MADRID 28 Oct. (EUROPA PRESS) – El doctor Víctor García, del Grupo de Infección Grave del Instituto de Investigación Sanitaria La Fe (IIS-La Fe) del Hospital Universitario y Politécnico La Fe de Valencia, ha señalado que la dana de Valencia generó un escenario epidemiológico «excepcional», con infecciones poco habituales y un repunte de gastroenteritis.
Coordinación asistencial y respuesta a la crisis
«Pero gracias a la coordinación asistencial y al trabajo de Salud Pública se pudo volver progresivamente a la normalidad», ha indicado García en el marco del 46.º Congreso Nacional de la Sociedad Española de Medicina Interna (SEMI) y 39.º Congreso de la Sociedad Andaluza de Medicina Interna (SADEMI), que tendrá lugar en Córdoba del 26 al 28 de noviembre.
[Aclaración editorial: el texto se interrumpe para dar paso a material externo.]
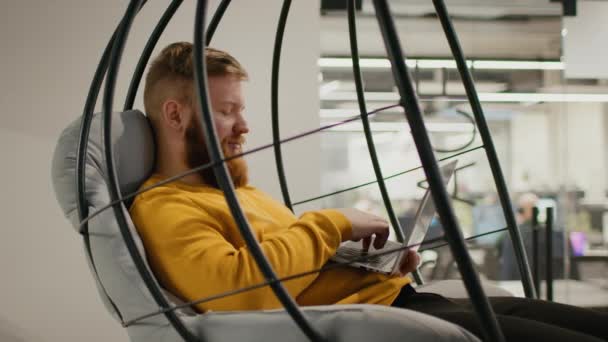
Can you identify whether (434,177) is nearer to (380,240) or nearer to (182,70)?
(380,240)

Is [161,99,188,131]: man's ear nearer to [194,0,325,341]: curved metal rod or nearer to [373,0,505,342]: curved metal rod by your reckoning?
[194,0,325,341]: curved metal rod

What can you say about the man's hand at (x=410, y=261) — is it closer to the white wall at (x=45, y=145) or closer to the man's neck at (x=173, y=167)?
the man's neck at (x=173, y=167)

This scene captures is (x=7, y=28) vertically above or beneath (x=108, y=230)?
above

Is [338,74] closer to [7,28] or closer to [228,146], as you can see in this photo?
[7,28]

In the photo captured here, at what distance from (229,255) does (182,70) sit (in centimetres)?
44

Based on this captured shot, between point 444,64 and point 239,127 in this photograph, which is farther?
point 444,64

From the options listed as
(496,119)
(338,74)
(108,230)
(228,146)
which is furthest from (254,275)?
(496,119)

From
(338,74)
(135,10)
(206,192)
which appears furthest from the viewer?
(338,74)

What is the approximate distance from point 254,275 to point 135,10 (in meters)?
0.45

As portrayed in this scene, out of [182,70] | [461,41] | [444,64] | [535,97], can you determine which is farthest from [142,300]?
[535,97]

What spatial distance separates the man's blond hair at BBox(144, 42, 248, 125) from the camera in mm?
1392

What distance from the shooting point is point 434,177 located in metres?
0.81

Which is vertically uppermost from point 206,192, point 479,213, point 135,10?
point 135,10

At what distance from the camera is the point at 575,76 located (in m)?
4.66
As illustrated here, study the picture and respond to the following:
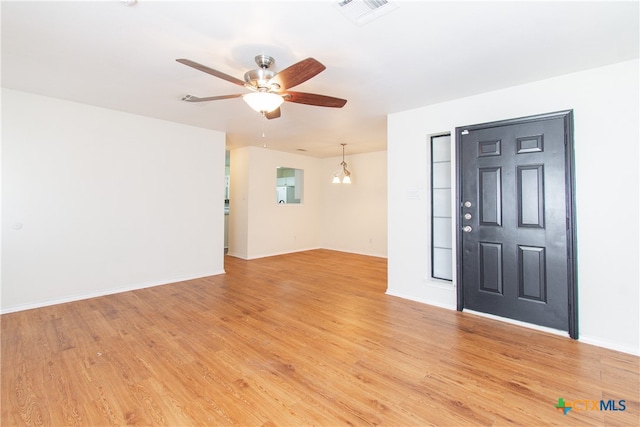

Infecciones en las primeras fases de la dana
Durante los primeros momentos de la dana, las infecciones más comunes fueron las de piel y partes blandas, originadas por heridas y cortes expuestos al agua contaminada y a los residuos arrastrados por las inundaciones. Muchas de estas convivían con infecciones poco habituales en la práctica clínica, a menudo polimicrobianas, causadas por múltiples microorganismos y por bacterias del agua dulce o del intestino humano y animal, como especies atípicas de Proteus, Pseudomonas o las agresivas Aeromonas.
Casos y protocolos de actuación
García explicó que durante los tres meses posteriores se atendió a 108 pacientes con heridas sospechosas de infección, de los cuales un 26% presentó celulitis en la primera valoración. Se aislaron hasta 18 especies diferentes, lo que permitió definir protocolos precoces y multidisciplinares para optimizar el manejo, tanto en antibioterapia como en intervenciones quirúrgicas.
Desplazamiento del foco de infección
Según el experto, a medio plazo, aunque las infecciones de heridas continuaron siendo un problema, especialmente durante las labores de voluntariado y limpieza, el foco se desplazó hacia las infecciones gastrointestinales, con un aumento de gastroenteritis bacterianas en las zonas más afectadas.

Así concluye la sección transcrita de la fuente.